- SOURCE DOCUMENT:
BOISE — Idaho has close ties to the situation this week in Haiti where violent protests broke out sparked by a government plan to sharply increase gas taxes.
The demonstrations led to roadblocks, looting and burning buildings and three deaths. It forced the airport to shut down stranding Americans including a team from Saint Alphonsus Regional Medical Center in Boise. Dr. Matthew Brown, a pediatrician working in Nampa, is one of those doctors.
“The streets were completely barricaded, and fires were everywhere and large crowds of people demonstrating,” Brown said. “It was unsafe to be on the major roads in Port-au-Prince.”
They were working with Project Haiti, a non-profit dedicated to medical care and education in the impoverished Caribbean nation.
“We were actually down to complete an installation and training on a new digital radiography, or digital X-ray system,” he said.
But two days into the trip, the riots began. The team was forced to evacuate from their hotel after it had been broken into in the middle of the night.

- DATASET:
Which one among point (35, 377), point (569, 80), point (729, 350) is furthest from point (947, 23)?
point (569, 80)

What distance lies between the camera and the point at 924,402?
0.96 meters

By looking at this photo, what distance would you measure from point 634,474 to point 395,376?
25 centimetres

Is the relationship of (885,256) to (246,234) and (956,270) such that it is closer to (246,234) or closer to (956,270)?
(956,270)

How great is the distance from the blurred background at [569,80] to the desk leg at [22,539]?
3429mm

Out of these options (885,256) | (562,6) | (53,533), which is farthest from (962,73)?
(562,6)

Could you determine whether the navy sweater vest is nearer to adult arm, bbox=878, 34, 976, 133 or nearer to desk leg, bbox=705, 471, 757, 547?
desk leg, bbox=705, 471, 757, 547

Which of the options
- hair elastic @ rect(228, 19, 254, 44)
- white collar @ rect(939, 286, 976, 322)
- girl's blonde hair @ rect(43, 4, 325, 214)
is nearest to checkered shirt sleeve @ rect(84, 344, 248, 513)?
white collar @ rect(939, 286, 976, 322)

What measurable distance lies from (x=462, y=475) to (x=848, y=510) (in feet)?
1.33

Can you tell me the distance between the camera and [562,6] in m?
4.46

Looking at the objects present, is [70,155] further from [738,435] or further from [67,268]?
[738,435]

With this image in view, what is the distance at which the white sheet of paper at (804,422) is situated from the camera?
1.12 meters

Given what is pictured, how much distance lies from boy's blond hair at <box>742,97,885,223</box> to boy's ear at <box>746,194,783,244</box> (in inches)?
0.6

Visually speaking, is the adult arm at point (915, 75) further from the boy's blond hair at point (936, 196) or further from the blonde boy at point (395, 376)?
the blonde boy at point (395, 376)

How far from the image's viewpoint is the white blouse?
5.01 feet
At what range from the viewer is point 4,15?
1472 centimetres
---
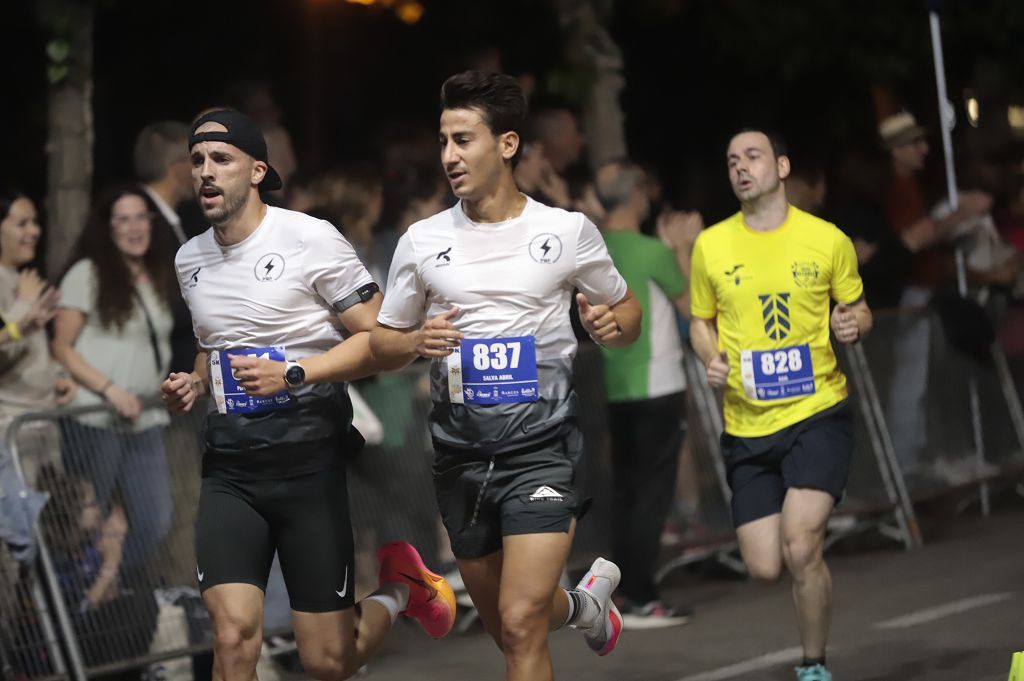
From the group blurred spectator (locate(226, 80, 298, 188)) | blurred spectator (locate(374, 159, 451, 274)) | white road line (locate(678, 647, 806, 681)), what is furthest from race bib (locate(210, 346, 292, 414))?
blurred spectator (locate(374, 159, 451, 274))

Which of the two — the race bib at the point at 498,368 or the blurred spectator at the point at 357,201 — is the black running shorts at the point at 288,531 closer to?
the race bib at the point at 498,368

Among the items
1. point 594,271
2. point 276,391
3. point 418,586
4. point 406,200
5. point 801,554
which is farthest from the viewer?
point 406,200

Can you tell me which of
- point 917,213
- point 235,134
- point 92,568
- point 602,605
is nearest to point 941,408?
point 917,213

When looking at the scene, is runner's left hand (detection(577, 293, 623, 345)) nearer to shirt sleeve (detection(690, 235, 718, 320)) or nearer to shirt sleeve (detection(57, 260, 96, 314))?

- EXERCISE OBJECTIVE: From the article above on the Haiti protests, copy word for word the passage that opens with "The demonstrations led" and closes with "of those doctors.".

- ANSWER SECTION:
The demonstrations led to roadblocks, looting and burning buildings and three deaths. It forced the airport to shut down stranding Americans including a team from Saint Alphonsus Regional Medical Center in Boise. Dr. Matthew Brown, a pediatrician working in Nampa, is one of those doctors.